Book Review Tuesday

Lots of great books this week! Read the book reviews below, and learn more about my favorite reads:

Agent Moose by Mo O’Hara (graphic novel)
Gr. 2-3. Agent Moose (aka Anonymoose) recently lost his credibility after claiming the moon was moon-napped during a lunar eclipse. Instead of solving his 100th case, Agent Moose and his assistant Owlfred became the joke of Woodland HQ. To make things worse, they both have to attend Camo Chameleon’s Party–celebrating Camo Chameleon’s 100th case solved! The party isn’t all play, however–Anonymoose and Owlfred also have to track down a missing animal, Terrance Turtle, a key witness in a recent robbery (solved by none other than Camo Chameleon). But when Anonymoose and Owlfred arrive at the party and start talking to witnesses of the turtle-napping, all is not as it seems…

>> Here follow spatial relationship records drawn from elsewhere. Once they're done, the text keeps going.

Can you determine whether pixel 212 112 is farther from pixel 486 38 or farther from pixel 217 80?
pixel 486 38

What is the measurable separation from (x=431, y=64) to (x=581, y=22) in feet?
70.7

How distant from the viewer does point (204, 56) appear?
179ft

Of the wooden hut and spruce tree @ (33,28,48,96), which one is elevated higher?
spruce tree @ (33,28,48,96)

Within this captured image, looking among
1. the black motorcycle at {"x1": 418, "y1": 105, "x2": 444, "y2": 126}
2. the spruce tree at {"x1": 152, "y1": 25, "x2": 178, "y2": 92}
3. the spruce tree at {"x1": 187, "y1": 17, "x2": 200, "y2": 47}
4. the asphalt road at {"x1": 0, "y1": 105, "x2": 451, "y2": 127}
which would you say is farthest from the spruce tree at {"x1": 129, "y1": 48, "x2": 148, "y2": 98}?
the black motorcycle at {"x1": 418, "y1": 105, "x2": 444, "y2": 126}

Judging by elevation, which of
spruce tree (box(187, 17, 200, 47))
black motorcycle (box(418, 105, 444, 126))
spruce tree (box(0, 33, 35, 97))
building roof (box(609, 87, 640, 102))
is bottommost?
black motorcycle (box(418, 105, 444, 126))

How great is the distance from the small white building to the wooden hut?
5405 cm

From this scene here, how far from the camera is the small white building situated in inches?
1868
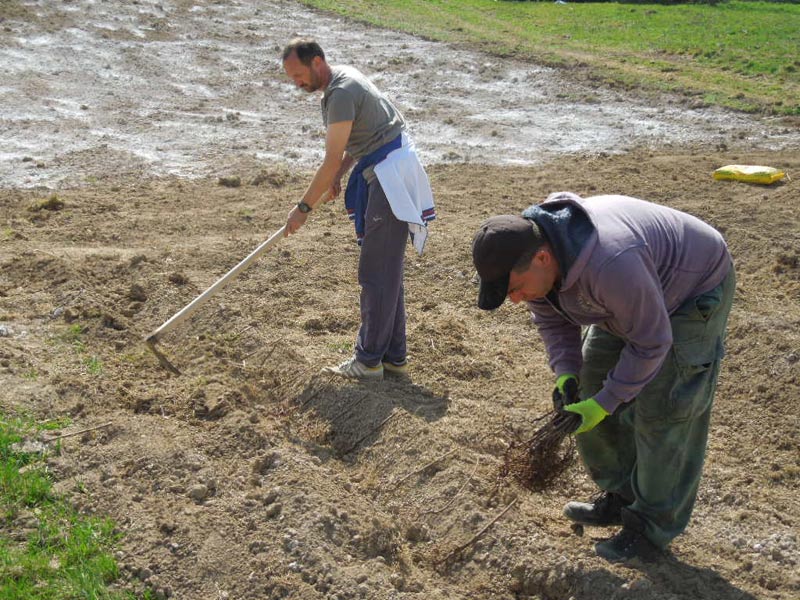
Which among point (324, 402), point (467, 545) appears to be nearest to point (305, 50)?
point (324, 402)

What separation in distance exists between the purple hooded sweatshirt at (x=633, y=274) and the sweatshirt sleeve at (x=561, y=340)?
11 cm

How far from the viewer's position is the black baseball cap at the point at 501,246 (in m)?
3.03

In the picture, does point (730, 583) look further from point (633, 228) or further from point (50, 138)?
point (50, 138)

Another great readalike for fans of Dog Man, Agent Moose is sure to be a winner with kids looking for animal crime-solving humor. Lots of fun disguises and puns paired with cute illustrations and an easy setup for a longer series. Will be recommending.

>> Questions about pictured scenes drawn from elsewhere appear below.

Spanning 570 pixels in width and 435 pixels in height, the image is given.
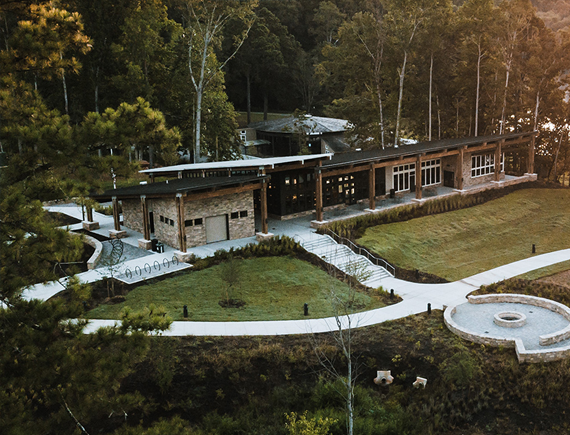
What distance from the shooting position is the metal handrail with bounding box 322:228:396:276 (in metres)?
29.0

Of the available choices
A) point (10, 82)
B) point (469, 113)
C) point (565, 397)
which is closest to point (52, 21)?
point (10, 82)

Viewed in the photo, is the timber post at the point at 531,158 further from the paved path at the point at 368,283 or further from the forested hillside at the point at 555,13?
the forested hillside at the point at 555,13

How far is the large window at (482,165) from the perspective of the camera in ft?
139

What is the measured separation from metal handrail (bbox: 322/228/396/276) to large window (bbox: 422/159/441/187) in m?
12.5

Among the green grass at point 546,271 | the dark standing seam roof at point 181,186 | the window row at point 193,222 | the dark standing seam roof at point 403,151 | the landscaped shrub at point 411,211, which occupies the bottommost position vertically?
the green grass at point 546,271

Grandpa Grumps by Katrina Moore (picture book)
Gr. PreS-K. Daisy is so excited to meet her Yeh Yeh (grandfather), visiting from China for the first time. She has so many great ideas for all of the ways they will have fun together…but he seems really grumpy. Daisy is about to give up on getting a smile from him before he goes home, when the two finally bond while cooking together.

Adorable depiction of family dynamics, especially when cultural differences are added to the mix. Sweet ending that may invite a welcome sequel.

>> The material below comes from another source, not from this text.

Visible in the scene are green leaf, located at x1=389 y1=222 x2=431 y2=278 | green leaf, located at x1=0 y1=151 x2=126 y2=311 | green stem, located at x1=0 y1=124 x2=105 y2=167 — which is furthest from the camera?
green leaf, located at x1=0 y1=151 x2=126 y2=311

I Am Brown by Ashok K. Banker (picture book)
Gr. PreS-1. Gorgeous! Stars brown children from around the world showing all of the different, amazing things that they do, the clothes they wear, the places they are from, the languages they speak, and more. Vibrant, warm colors keep the reader engaged. Holds a wonderful, uplifting message about the normalcy and awesomeness of being brown.

I Love Us: A Book About Family by Luisa Uribe (board book)
Toddler-PreS. Board book depicts various families having fun together. Features diversity in skin color and family makeup (kids raised by grandparents, single parent homes, possibly a family with two dads (not clear)). I would’ve preferred this book in a larger, picture book format, as the words and detailed illustrations would work well for a preschool storytime. Includes a mirror at the end, followed by a blank family tree encouraging readers to add the names of people they love.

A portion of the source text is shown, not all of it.